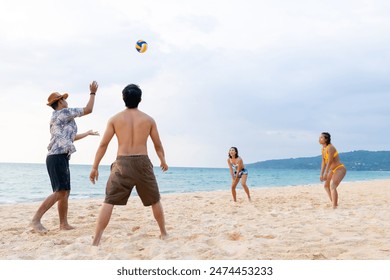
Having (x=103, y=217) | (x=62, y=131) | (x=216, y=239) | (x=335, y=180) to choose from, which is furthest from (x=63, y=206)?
(x=335, y=180)

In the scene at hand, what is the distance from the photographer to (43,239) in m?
5.08

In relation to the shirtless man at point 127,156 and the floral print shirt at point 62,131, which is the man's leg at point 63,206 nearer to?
the floral print shirt at point 62,131

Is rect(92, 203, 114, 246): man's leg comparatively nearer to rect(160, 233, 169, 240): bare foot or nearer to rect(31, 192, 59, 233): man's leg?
rect(160, 233, 169, 240): bare foot

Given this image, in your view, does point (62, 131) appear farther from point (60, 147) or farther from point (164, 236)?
point (164, 236)

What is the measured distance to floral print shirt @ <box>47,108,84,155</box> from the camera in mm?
5383

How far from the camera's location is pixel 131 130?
439 cm

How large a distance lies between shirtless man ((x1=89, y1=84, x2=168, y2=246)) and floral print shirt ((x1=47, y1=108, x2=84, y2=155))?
47.4 inches

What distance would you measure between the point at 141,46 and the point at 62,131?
323 cm

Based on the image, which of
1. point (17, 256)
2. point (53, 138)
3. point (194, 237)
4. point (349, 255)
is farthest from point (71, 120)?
point (349, 255)

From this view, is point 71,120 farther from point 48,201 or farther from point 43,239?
point 43,239

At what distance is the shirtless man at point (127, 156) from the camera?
4.39 meters

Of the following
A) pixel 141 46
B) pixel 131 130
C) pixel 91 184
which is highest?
pixel 141 46
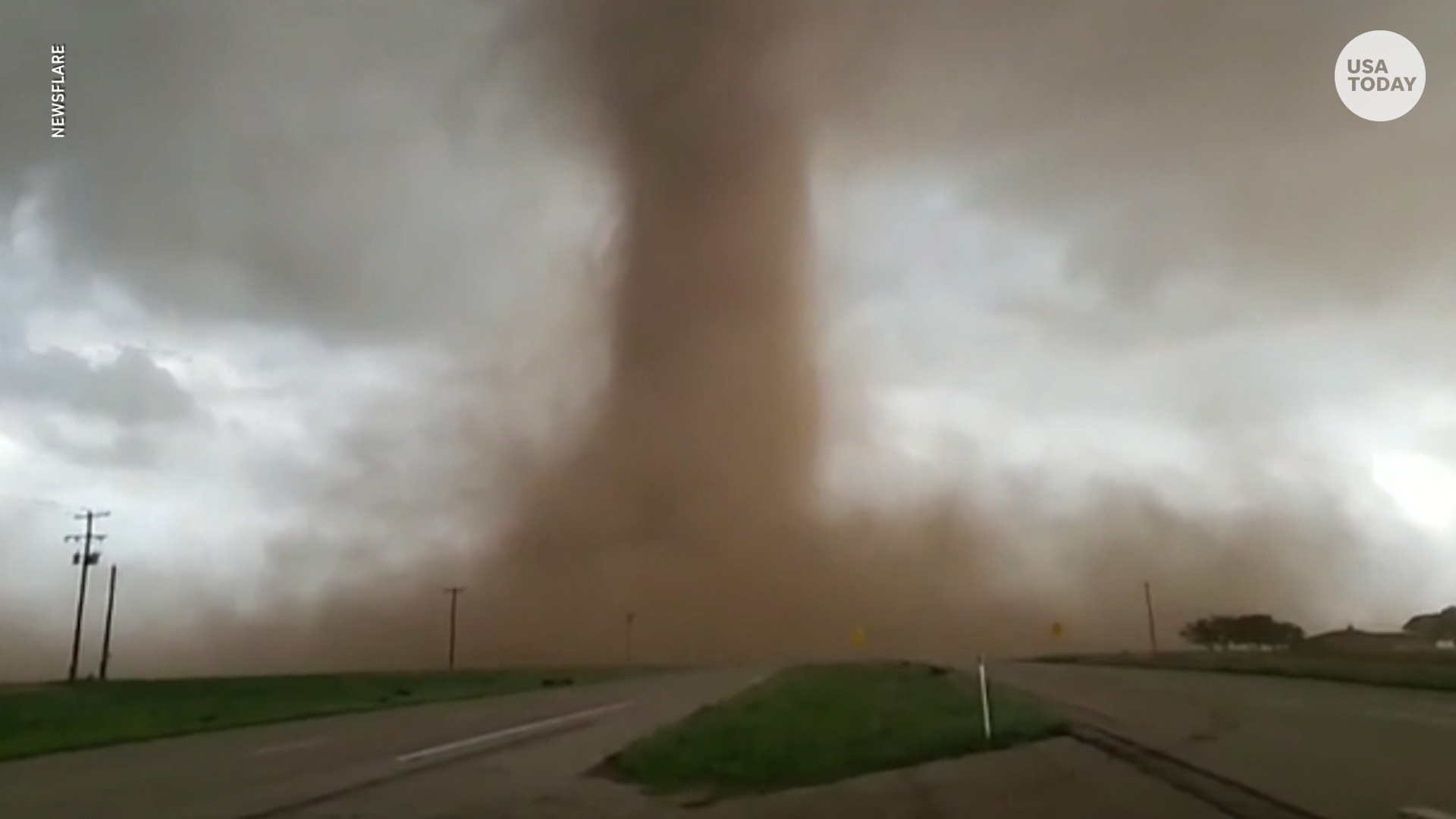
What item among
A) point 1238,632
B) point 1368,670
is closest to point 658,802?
point 1368,670

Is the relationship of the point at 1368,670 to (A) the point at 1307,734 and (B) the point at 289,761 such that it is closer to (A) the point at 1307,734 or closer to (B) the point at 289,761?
(A) the point at 1307,734

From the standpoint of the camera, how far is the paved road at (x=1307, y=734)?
1350 cm

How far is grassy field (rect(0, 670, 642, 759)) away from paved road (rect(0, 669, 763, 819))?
143 inches

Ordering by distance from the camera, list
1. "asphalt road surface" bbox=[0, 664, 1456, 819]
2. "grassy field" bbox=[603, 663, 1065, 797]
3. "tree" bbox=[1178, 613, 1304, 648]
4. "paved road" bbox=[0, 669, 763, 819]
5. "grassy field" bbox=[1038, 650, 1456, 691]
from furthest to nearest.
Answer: "tree" bbox=[1178, 613, 1304, 648] < "grassy field" bbox=[1038, 650, 1456, 691] < "grassy field" bbox=[603, 663, 1065, 797] < "paved road" bbox=[0, 669, 763, 819] < "asphalt road surface" bbox=[0, 664, 1456, 819]

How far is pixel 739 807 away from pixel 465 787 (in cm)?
506

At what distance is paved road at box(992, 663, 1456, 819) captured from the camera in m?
13.5

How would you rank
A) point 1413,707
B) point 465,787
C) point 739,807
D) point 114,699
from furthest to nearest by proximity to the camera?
point 114,699 → point 1413,707 → point 465,787 → point 739,807

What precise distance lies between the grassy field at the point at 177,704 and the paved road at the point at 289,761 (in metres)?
3.64

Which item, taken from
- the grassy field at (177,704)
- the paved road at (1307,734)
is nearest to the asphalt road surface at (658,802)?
the paved road at (1307,734)

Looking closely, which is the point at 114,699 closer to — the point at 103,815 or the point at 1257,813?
the point at 103,815

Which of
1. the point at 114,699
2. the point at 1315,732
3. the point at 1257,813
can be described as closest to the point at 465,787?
the point at 1257,813

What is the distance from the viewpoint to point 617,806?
46.1 ft

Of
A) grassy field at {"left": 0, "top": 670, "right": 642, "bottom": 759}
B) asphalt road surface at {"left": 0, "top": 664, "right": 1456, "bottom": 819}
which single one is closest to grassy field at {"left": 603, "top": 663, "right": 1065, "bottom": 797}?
asphalt road surface at {"left": 0, "top": 664, "right": 1456, "bottom": 819}

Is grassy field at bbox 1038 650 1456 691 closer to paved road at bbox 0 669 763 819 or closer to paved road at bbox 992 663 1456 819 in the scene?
paved road at bbox 992 663 1456 819
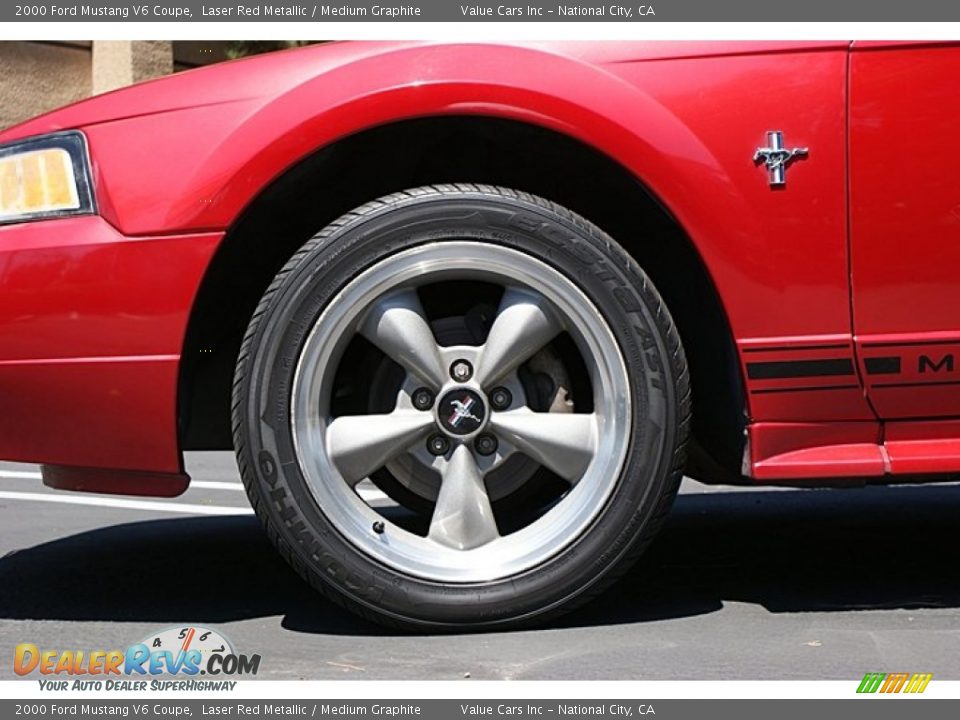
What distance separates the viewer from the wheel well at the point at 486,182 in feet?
9.84

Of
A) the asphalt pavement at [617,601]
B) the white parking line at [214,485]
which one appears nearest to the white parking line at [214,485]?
the white parking line at [214,485]

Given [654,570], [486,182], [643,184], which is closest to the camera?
[643,184]

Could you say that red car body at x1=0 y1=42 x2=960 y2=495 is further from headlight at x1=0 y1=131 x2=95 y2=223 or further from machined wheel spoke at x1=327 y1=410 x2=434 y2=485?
machined wheel spoke at x1=327 y1=410 x2=434 y2=485

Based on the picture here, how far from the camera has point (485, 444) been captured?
3.07 meters

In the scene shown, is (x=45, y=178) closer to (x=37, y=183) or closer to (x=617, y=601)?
(x=37, y=183)

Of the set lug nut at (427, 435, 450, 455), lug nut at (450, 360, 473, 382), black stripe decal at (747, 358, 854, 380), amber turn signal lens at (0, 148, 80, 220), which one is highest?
amber turn signal lens at (0, 148, 80, 220)

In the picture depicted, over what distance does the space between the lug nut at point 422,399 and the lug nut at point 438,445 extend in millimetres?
70

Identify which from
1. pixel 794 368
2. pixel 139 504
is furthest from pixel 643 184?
pixel 139 504

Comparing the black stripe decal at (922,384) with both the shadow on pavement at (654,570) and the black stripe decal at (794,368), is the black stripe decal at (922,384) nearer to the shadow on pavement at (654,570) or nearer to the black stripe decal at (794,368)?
the black stripe decal at (794,368)

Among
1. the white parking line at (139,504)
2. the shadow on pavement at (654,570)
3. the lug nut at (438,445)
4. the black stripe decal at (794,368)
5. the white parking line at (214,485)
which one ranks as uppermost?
the black stripe decal at (794,368)

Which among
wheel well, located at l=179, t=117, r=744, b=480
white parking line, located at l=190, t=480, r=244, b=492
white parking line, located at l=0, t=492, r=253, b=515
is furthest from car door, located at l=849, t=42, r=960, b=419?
white parking line, located at l=190, t=480, r=244, b=492

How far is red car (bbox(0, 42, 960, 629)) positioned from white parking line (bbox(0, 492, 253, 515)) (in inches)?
80.1

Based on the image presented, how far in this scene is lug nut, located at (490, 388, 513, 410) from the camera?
10.2 ft

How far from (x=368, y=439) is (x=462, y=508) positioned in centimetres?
26
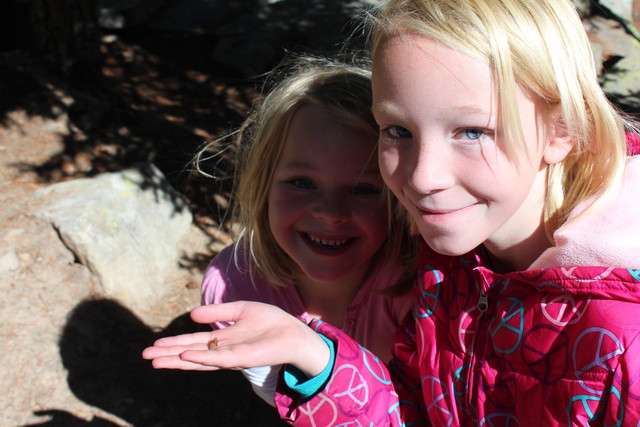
****************************************
> _REQUEST_
Convert every line of the records above into a JSON array of strings, one string per line, skipping blank lines and leaving out the pictures.

> _FINISHED TASK_
[
  "Having (x=103, y=217) | (x=62, y=131) | (x=216, y=239) | (x=335, y=180) to choose from, which is furthest from (x=63, y=206)?",
  "(x=335, y=180)",
  "In the scene at hand, what is the distance from the photographer to (43,239) in m?",
  "5.08",
  "In relation to the shirtless man at point 127,156 and the floral print shirt at point 62,131, which is the man's leg at point 63,206 nearer to?",
  "the floral print shirt at point 62,131",
  "Is rect(92, 203, 114, 246): man's leg comparatively nearer to rect(160, 233, 169, 240): bare foot or nearer to rect(31, 192, 59, 233): man's leg?",
  "rect(160, 233, 169, 240): bare foot",
  "Given this image, in your view, does point (62, 131) appear farther from point (60, 147) or farther from point (164, 236)?",
  "point (164, 236)",
  "What is the measured distance to floral print shirt @ <box>47,108,84,155</box> from the camera in mm?",
  "5383",
  "How far from the camera's location is pixel 131 130?",
  "439 cm",
  "How large a distance lies between shirtless man ((x1=89, y1=84, x2=168, y2=246)) and floral print shirt ((x1=47, y1=108, x2=84, y2=155))?",
  "47.4 inches",
  "What distance would you measure between the point at 141,46 and the point at 62,131?",
  "323 cm",
  "Based on the image, which of",
  "1. point (17, 256)",
  "2. point (53, 138)",
  "3. point (194, 237)",
  "4. point (349, 255)",
  "is farthest from point (71, 120)?",
  "point (349, 255)",
  "From this view, is point 71,120 farther from point 48,201 or farther from point 43,239?",
  "point 43,239",
  "At what distance is the shirtless man at point (127, 156) from the camera?",
  "4.39 meters",
  "Of the following",
  "A) pixel 141 46",
  "B) pixel 131 130",
  "C) pixel 91 184",
  "which is highest?",
  "pixel 141 46",
  "What item among",
  "A) point 1238,632",
  "B) point 1368,670",
  "is closest to point 658,802?",
  "point 1368,670",
  "Is the relationship of the point at 1368,670 to (A) the point at 1307,734 and (B) the point at 289,761 such that it is closer to (A) the point at 1307,734 or closer to (B) the point at 289,761?",
  "(A) the point at 1307,734",
  "From the standpoint of the camera, how far is the paved road at (x=1307, y=734)?",
  "1350 cm",
  "How far is grassy field (rect(0, 670, 642, 759)) away from paved road (rect(0, 669, 763, 819))?",
  "143 inches",
  "Ordering by distance from the camera, list",
  "1. \"asphalt road surface\" bbox=[0, 664, 1456, 819]",
  "2. \"grassy field\" bbox=[603, 663, 1065, 797]",
  "3. \"tree\" bbox=[1178, 613, 1304, 648]",
  "4. \"paved road\" bbox=[0, 669, 763, 819]",
  "5. \"grassy field\" bbox=[1038, 650, 1456, 691]",
  "from furthest to nearest.",
  "Answer: \"tree\" bbox=[1178, 613, 1304, 648] < \"grassy field\" bbox=[1038, 650, 1456, 691] < \"grassy field\" bbox=[603, 663, 1065, 797] < \"paved road\" bbox=[0, 669, 763, 819] < \"asphalt road surface\" bbox=[0, 664, 1456, 819]",
  "How far is pixel 739 807 away from pixel 465 787 (in cm)?",
  "506",
  "At what distance is paved road at box(992, 663, 1456, 819) captured from the camera in m?",
  "13.5",
  "How would you rank",
  "A) point 1413,707",
  "B) point 465,787",
  "C) point 739,807",
  "D) point 114,699",
  "from furthest to nearest by proximity to the camera?",
  "point 114,699 → point 1413,707 → point 465,787 → point 739,807",
  "What precise distance lies between the grassy field at the point at 177,704 and the paved road at the point at 289,761 (in metres)?",
  "3.64",
  "Which item, taken from",
  "- the grassy field at (177,704)",
  "- the paved road at (1307,734)",
  "is nearest to the asphalt road surface at (658,802)?",
  "the paved road at (1307,734)",
  "Looking closely, which is the point at 114,699 closer to — the point at 103,815 or the point at 1257,813?",
  "the point at 103,815",
  "Which of",
  "1. the point at 114,699",
  "2. the point at 1315,732",
  "3. the point at 1257,813",
  "can be described as closest to the point at 465,787?",
  "the point at 1257,813",
  "What is the distance from the viewpoint to point 617,806?",
  "46.1 ft",
  "Of",
  "A) grassy field at {\"left\": 0, \"top\": 670, \"right\": 642, \"bottom\": 759}",
  "B) asphalt road surface at {\"left\": 0, \"top\": 664, \"right\": 1456, \"bottom\": 819}",
  "which single one is closest to grassy field at {\"left\": 603, \"top\": 663, \"right\": 1065, \"bottom\": 797}?",
  "asphalt road surface at {\"left\": 0, \"top\": 664, \"right\": 1456, \"bottom\": 819}",
  "Is grassy field at bbox 1038 650 1456 691 closer to paved road at bbox 0 669 763 819 or closer to paved road at bbox 992 663 1456 819 in the scene?",
  "paved road at bbox 992 663 1456 819",
  "What distance separates the viewer from the wheel well at the point at 486,182 in feet?",
  "9.84",
  "Of",
  "A) the asphalt pavement at [617,601]",
  "B) the white parking line at [214,485]",
  "which one appears nearest to the white parking line at [214,485]?",
  "the white parking line at [214,485]",
  "Given [654,570], [486,182], [643,184], which is closest to the camera?",
  "[643,184]",
  "Could you say that red car body at x1=0 y1=42 x2=960 y2=495 is further from headlight at x1=0 y1=131 x2=95 y2=223 or further from machined wheel spoke at x1=327 y1=410 x2=434 y2=485?",
  "machined wheel spoke at x1=327 y1=410 x2=434 y2=485",
  "Based on the picture here, how far from the camera has point (485, 444) been captured?",
  "3.07 meters",
  "In the scene shown, is (x=45, y=178) closer to (x=37, y=183) or closer to (x=617, y=601)?",
  "(x=37, y=183)",
  "Of the set lug nut at (427, 435, 450, 455), lug nut at (450, 360, 473, 382), black stripe decal at (747, 358, 854, 380), amber turn signal lens at (0, 148, 80, 220), which one is highest?",
  "amber turn signal lens at (0, 148, 80, 220)",
  "In the picture depicted, over what distance does the space between the lug nut at point 422,399 and the lug nut at point 438,445 extend in millimetres?",
  "70",
  "Identify which from",
  "1. pixel 794 368",
  "2. pixel 139 504",
  "is furthest from pixel 643 184?",
  "pixel 139 504",
  "Comparing the black stripe decal at (922,384) with both the shadow on pavement at (654,570) and the black stripe decal at (794,368), is the black stripe decal at (922,384) nearer to the shadow on pavement at (654,570) or nearer to the black stripe decal at (794,368)?",
  "the black stripe decal at (794,368)",
  "Among",
  "1. the white parking line at (139,504)",
  "2. the shadow on pavement at (654,570)",
  "3. the lug nut at (438,445)",
  "4. the black stripe decal at (794,368)",
  "5. the white parking line at (214,485)",
  "which one ranks as uppermost?",
  "the black stripe decal at (794,368)",
  "Which among",
  "wheel well, located at l=179, t=117, r=744, b=480",
  "white parking line, located at l=190, t=480, r=244, b=492",
  "white parking line, located at l=0, t=492, r=253, b=515",
  "is furthest from car door, located at l=849, t=42, r=960, b=419?",
  "white parking line, located at l=190, t=480, r=244, b=492",
  "How far is red car (bbox(0, 42, 960, 629)) positioned from white parking line (bbox(0, 492, 253, 515)) (in inches)?",
  "80.1",
  "Based on the image presented, how far in this scene is lug nut, located at (490, 388, 513, 410) from the camera?",
  "10.2 ft",
  "How far from (x=368, y=439) is (x=462, y=508) positioned in centimetres?",
  "26"
]